▸ Short task a
Answer these questions about the snowboarding forum excerpt, marking each answer (i), (ii), or (iii):
(i) What does the excerpt say changing stance angles is akin to?
(ii) Whom does Donutz note isn't bending his knees nearly that much?
(iii) According to the excerpt, what makes snowboarding twice as much fun?
start Source document
Just look at a snowboard, it's a wide ski right?
If we were talking about cars it would be a wide car. Driving a wide car is just like driving a skinny car. The only difference is a snowboarder stands sideways. So lets turn te drivers seat sideways in the wide car, the mechanics of the car did not change but the biomechanics of the driver will surely need to change if he/she is to successfully drive it.
Changing stance angles is akin to rotating that drivers seat this way or that way.
The mechanics of a ski and snowboard are exactly the same but the biomechanics of a skier and a snowboarder are very different and that's what makes snowboarding twice as much fun.


----------



## Kijima (Mar 3, 2019)

Donutz said:


> My heelsides are way, way better than they were last year, but still not as good as my toesides. I also avoid the squat on the toesides, going for more of a "humping the mountain" vibe, and it works well. But on heelsides, I feel like I have to practically sit down on the snow to get the edge to dig in, and I note that Knapton isn't bending his knees nearly that much (although he is getting his butt low).
end Source document
start Information given
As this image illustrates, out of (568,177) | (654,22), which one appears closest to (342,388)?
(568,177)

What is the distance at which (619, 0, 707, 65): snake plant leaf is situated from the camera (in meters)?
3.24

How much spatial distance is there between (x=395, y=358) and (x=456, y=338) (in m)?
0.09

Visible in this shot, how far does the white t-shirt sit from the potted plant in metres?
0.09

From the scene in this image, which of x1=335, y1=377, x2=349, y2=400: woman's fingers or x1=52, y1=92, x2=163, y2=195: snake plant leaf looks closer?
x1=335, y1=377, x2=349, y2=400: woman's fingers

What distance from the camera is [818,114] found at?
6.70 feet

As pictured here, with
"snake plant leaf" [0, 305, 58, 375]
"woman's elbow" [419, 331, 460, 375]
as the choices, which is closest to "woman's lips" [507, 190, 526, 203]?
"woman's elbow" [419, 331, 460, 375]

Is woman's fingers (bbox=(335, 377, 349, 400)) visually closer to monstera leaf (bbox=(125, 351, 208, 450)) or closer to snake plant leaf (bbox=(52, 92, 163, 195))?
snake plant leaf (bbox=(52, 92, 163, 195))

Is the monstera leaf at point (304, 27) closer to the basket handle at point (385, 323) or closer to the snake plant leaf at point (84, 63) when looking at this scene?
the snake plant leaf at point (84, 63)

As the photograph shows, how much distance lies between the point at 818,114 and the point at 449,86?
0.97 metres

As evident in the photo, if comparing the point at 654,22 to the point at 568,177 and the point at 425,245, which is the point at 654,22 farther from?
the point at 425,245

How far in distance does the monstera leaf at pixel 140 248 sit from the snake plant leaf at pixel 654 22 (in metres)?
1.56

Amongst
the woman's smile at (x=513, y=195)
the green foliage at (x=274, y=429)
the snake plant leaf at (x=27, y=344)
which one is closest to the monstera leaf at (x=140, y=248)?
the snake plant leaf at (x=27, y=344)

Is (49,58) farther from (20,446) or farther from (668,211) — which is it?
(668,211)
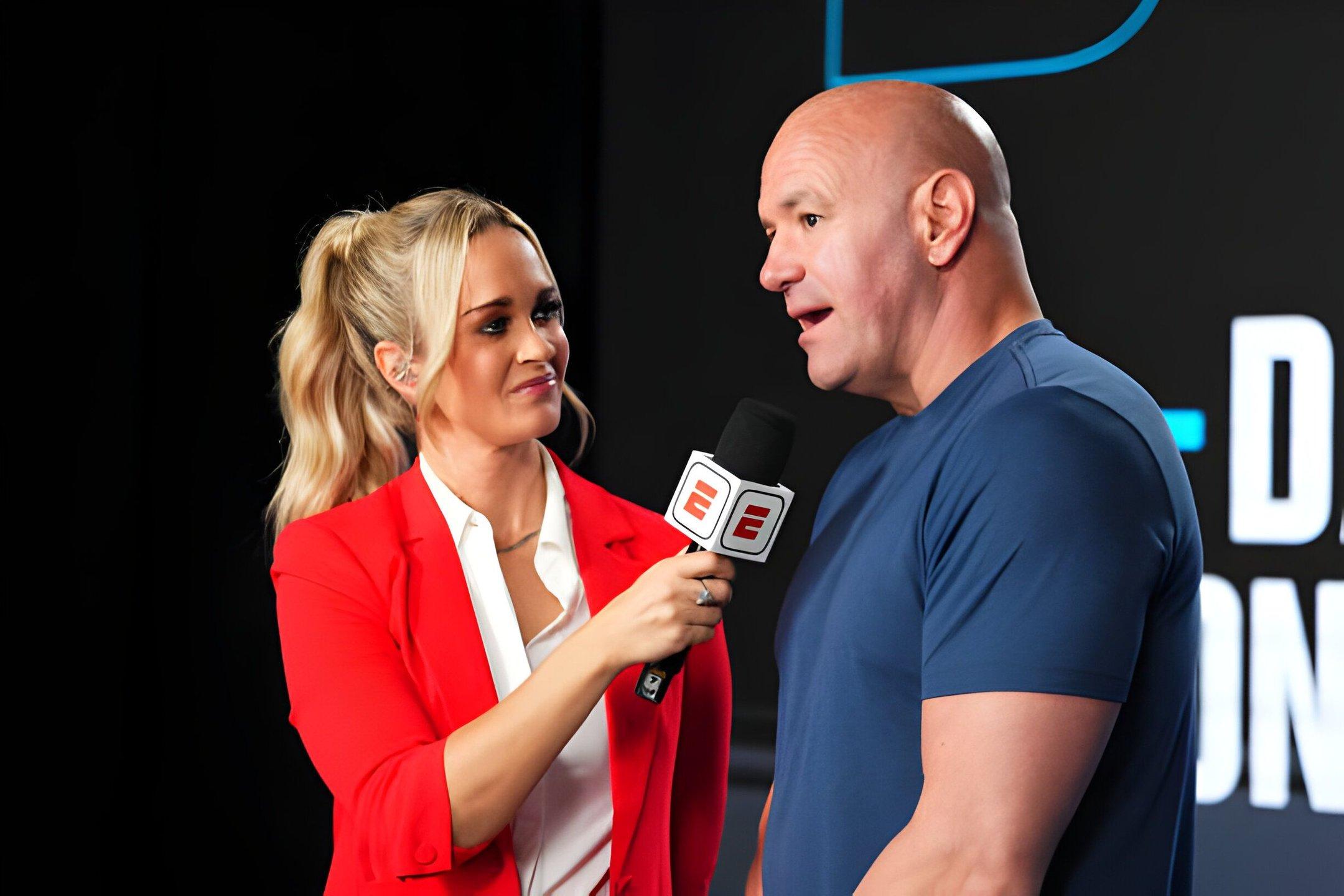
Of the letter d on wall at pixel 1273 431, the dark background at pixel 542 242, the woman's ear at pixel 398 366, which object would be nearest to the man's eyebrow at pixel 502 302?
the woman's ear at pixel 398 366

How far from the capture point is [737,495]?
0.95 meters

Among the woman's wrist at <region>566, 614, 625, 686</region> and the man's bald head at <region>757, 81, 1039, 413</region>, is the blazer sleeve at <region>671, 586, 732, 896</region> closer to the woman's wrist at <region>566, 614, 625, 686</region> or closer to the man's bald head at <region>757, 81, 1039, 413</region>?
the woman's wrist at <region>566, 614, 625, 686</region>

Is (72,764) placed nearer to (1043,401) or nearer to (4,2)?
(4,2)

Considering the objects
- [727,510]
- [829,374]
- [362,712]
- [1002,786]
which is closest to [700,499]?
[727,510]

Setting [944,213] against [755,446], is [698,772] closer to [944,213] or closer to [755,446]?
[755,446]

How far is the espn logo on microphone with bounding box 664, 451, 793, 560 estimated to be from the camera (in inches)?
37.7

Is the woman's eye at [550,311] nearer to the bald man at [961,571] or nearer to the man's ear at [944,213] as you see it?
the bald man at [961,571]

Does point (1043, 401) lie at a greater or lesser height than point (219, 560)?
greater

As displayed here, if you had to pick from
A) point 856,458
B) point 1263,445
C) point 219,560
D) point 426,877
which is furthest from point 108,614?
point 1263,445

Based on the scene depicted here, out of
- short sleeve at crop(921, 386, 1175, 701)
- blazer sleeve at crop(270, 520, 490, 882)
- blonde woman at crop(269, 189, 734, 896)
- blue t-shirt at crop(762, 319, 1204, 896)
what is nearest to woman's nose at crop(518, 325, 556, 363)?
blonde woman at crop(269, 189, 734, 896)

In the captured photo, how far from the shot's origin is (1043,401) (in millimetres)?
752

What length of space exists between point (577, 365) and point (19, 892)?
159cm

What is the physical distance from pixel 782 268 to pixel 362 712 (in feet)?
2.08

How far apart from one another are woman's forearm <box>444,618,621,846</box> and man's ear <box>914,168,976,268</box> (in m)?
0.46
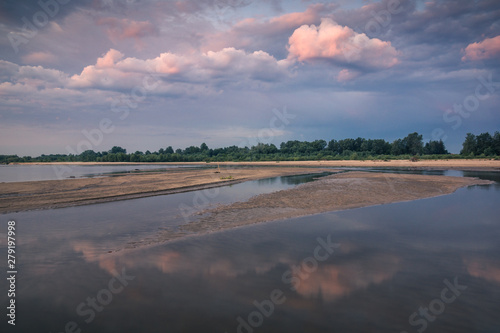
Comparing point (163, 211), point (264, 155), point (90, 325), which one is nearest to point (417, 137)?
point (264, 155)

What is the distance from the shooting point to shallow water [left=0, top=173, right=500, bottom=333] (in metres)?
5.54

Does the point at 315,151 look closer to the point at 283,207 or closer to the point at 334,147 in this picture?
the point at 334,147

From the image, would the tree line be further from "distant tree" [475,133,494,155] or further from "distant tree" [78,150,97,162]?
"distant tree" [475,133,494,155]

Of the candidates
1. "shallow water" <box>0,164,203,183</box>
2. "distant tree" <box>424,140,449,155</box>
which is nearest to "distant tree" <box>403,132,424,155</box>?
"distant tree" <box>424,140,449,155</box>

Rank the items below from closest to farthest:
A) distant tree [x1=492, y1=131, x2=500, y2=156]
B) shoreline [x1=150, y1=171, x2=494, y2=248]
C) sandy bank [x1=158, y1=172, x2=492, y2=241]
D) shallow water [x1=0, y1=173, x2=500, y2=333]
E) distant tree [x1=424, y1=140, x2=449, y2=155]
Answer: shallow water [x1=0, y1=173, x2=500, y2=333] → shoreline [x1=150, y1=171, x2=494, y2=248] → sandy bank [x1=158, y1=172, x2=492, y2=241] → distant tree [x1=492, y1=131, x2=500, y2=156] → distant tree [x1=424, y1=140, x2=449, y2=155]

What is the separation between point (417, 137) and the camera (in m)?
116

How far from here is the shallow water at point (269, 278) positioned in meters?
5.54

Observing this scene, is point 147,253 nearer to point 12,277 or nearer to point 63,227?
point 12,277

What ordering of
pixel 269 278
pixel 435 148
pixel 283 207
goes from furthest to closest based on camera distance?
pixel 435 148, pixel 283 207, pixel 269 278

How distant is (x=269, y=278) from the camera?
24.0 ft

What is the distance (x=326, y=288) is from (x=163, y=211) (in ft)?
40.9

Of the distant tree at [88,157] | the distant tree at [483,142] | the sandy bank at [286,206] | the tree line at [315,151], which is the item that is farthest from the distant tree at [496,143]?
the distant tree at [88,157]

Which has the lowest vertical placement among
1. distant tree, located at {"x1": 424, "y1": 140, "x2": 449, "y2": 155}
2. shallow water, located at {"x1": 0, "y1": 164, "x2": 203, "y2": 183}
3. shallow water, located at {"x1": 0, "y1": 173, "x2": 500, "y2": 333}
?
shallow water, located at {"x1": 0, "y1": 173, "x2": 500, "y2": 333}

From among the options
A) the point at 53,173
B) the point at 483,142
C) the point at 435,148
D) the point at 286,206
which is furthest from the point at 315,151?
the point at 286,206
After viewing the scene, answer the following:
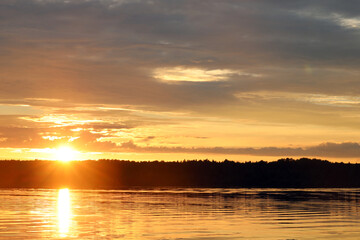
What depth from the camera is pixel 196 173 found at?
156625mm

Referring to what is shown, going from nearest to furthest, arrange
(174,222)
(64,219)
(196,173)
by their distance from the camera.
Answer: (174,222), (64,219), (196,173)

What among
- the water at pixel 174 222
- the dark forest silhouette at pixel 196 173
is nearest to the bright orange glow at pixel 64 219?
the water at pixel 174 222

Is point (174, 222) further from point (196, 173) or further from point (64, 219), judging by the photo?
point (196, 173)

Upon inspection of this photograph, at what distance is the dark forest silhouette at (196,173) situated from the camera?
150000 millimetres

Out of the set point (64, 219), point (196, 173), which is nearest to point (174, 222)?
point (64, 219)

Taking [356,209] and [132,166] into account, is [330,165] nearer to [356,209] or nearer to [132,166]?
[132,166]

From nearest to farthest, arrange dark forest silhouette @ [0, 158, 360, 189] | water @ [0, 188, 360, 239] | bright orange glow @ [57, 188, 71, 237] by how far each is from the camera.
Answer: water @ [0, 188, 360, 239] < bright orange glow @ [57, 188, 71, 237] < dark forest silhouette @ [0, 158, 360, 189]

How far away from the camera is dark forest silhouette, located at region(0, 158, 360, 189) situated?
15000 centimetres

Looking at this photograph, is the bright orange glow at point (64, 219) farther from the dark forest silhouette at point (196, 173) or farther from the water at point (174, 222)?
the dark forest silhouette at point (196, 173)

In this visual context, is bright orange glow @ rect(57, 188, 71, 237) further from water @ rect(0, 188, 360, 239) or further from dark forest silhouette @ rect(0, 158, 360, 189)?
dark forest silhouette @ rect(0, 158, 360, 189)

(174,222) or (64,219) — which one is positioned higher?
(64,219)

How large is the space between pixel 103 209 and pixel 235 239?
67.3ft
end Information given
▸ Short task b
In the records, begin at the line that contains "Referring to what" and stop after the line that contains "150000 millimetres". Present those lines as a numbered list and leave out any blank lines.

▸ Full solution a
(i) Rotating the driver's seat this way or that way.
(ii) Knapton.
(iii) The very different biomechanics of a skier and a snowboarder.

▸ Full solution b
1. Referring to what is shown, going from nearest to furthest, arrange
2. (174,222)
3. (64,219)
4. (196,173)
5. by their distance from the camera.
6. Answer: (174,222), (64,219), (196,173)
7. What among
8. - the water at pixel 174 222
9. - the dark forest silhouette at pixel 196 173
10. is nearest to the bright orange glow at pixel 64 219?
11. the water at pixel 174 222
12. Is point (174, 222) further from point (196, 173) or further from point (64, 219), judging by the photo?
13. point (196, 173)
14. Upon inspection of this photograph, at what distance is the dark forest silhouette at (196,173) situated from the camera?
15. 150000 millimetres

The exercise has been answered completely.